ИЗБРАННЫЙ ОТРЫВОК:

• • • •

То есть лицевые боли могут быть связаны с офтальмологией, оториноларингологией и стоматологией, одонтогенного генеза. 

Михаил Шаров:

Совершенно верно, да. Объединяют проблему, конечно, неврологи, но не неврологи в чистом виде, а специалисты в области медицины боли. Такая специальность в мире уже есть, но у нас пока не выделена. На сегодняшний день в Российской Федерация пока нет стройной концепции противоболевой помощи нашему населению. В нынешнем году сделаны реальные первые шаги, когда и административные ресурсы, и Госдума, и комитет по здравоохранению Госдумы, наконец, собрали круглый стол, где участвовали мы, эксперты в области боли. Мне посчастливилось участвовать, был достаточно интересный форум, интересная встреча, обмен мнениями. Я думаю, что в самое ближайшее время мы почувствуем некие результаты. 

Екатерина Осипенко:

Каким образом проходит маршрутизация пациента, если нет общей концепции?

• • • •

ИСХОДНЫЕ ДАННЫЕ:
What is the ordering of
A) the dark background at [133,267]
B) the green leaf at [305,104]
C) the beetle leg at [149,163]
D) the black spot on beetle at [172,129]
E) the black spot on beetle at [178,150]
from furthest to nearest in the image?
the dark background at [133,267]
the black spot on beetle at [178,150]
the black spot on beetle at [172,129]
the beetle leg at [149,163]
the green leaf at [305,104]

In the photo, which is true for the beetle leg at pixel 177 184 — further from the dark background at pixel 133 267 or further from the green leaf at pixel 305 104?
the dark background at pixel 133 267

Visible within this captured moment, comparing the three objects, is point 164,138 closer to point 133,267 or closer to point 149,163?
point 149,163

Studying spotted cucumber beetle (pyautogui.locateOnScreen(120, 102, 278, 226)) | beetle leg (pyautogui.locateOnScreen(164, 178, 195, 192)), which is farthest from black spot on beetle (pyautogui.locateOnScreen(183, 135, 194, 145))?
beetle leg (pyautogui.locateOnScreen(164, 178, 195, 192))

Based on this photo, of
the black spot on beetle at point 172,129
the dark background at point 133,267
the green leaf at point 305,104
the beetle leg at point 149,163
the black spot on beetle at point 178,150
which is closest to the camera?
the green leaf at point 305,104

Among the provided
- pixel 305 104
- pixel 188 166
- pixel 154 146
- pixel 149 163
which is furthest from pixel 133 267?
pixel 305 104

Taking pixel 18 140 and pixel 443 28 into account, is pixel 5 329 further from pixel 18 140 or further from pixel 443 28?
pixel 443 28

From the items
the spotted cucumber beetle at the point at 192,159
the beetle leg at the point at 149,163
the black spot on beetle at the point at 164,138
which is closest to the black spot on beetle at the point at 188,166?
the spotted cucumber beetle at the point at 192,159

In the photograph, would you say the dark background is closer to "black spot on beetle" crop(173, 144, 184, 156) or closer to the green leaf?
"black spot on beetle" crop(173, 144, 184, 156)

• • • •

ЗАДАНИЯ И УПРАЖНЕНИЯ:
A) Ответьте по отрывку о лицевых болях:
(i) С какими тремя областями медицины могут быть связаны лицевые боли?
(ii) Какие специалисты, по словам Михаила Шарова, объединяют эту проблему?
(iii) Кто, согласно отрывку, собрал круглый стол в нынешнем году?
B) Перепишите дословно часть отрывка о лицевых болях между словами «То есть лицевые» и «почувствуем некие результаты.» включительно.
Эти записи для работы не понадобятся.

ОТВЕТЫ:
A)
(i) С офтальмологией, оториноларингологией и стоматологией.
(ii) Неврологи, но не в чистом виде, а специалисты в области медицины боли.
(iii) Административные ресурсы, Госдума и комитет по здравоохранению Госдумы.

B)
То есть лицевые боли могут быть связаны с офтальмологией, оториноларингологией и стоматологией, одонтогенного генеза. 

Михаил Шаров:

Совершенно верно, да. Объединяют проблему, конечно, неврологи, но не неврологи в чистом виде, а специалисты в области медицины боли. Такая специальность в мире уже есть, но у нас пока не выделена. На сегодняшний день в Российской Федерация пока нет стройной концепции противоболевой помощи нашему населению. В нынешнем году сделаны реальные первые шаги, когда и административные ресурсы, и Госдума, и комитет по здравоохранению Госдумы, наконец, собрали круглый стол, где участвовали мы, эксперты в области боли. Мне посчастливилось участвовать, был достаточно интересный форум, интересная встреча, обмен мнениями. Я думаю, что в самое ближайшее время мы почувствуем некие результаты.